For defendants' final point, we return to the question of counsel fees, this time in the context of the Law Division's award of such fees to Newport on its unsuccessful claim for delay damages. As we noted earlier, R. 4:42-9(a) states the general rule that "no fee for legal services shall be allowed in the taxed costs or otherwise . . . ." The Rule provides eight exceptions. R. 4:42-9(a)(1) to (8). It is undisputed that none of these exceptions is applicable in the present case. We add that R. 1:10-3 (formerly R. 1:10-5), which pertains to enforcement of litigant's rights, permits a court "in its discretion [to] make an allowance for counsel fees . . . to a party accorded relief.. . ." We have underscored the phrase "party accorded relief" because it clearly confines the right to award counsel fees to "successful movant[s]." Pressler, Current N.J. Court Rules, comment on R. 1:10-3 (1996). New Jersey's general prohibition against the award of counsel fees "was adopted to eliminate the abuses of the pre-1948 chancery practice of granting excessive fees to favored members of the bar." Satellite Gateway Communications v. Musi Dining Car Co.,110 N.J. 280, 285, 540 A.2d 1267 (1988). Although the original source rule was adopted in 1947 and has been modified on numerous occasions, its basic approach and philosophy remain the same.
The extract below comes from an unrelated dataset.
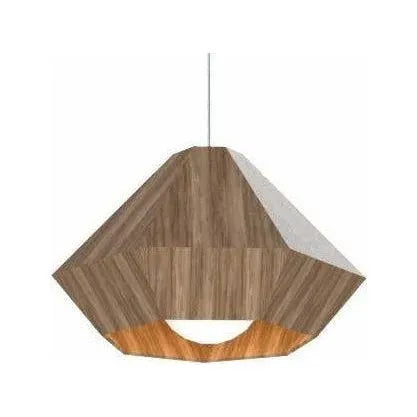Accord Lighting - Diamond Accord Pendant 1223 - 1223.18 | Montreal Lighting & Hardware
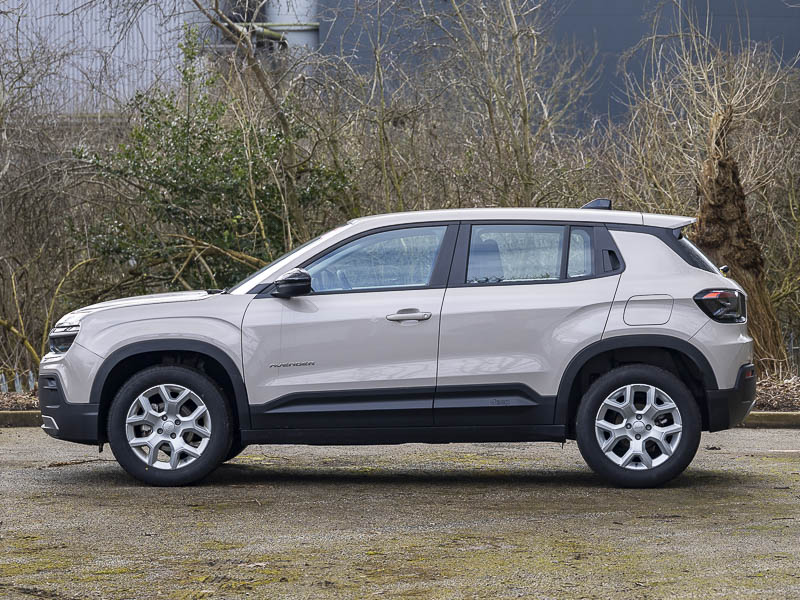 Used Jeep Other 2025 for sale - 77694748: Photo 4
Ibid.; see also State, Dep't of Envtl. Protection v. Ventron Corp.,94 N.J. 473, 504 (1983); Right to Choose v. Byrne,91 N.J. 287, 316, 450 A.2d 925 (1982); Gerhardt v. Continental Ins. Cos.,48 N.J. at 301. We need not determine whether the courts have the inherent power to award fees, and if so, the parameters of such authority. See Red Devil Tools v. Tip Top Brush Co.,50 N.J. 563, 574-76, 236 A.2d 861 (1967); Oliviero v. Porter Hayden Co.,241 N.J. Super. 381, 387, 575 A.2d 50 (App. Div. 1990). Assuming such authority exists, we find that no "inJustice would occur if counsel fees [were] not awarded in this action." Satellite Gateway Communications v. Musi Dining Car Co.,110 N.J. at 288. We thus adhere to the general rule barring the award of attorneys' fees.
Accordingly, the order granting counsel fees to Newport is reversed. The remaining judgment and orders appealed from are affirmed.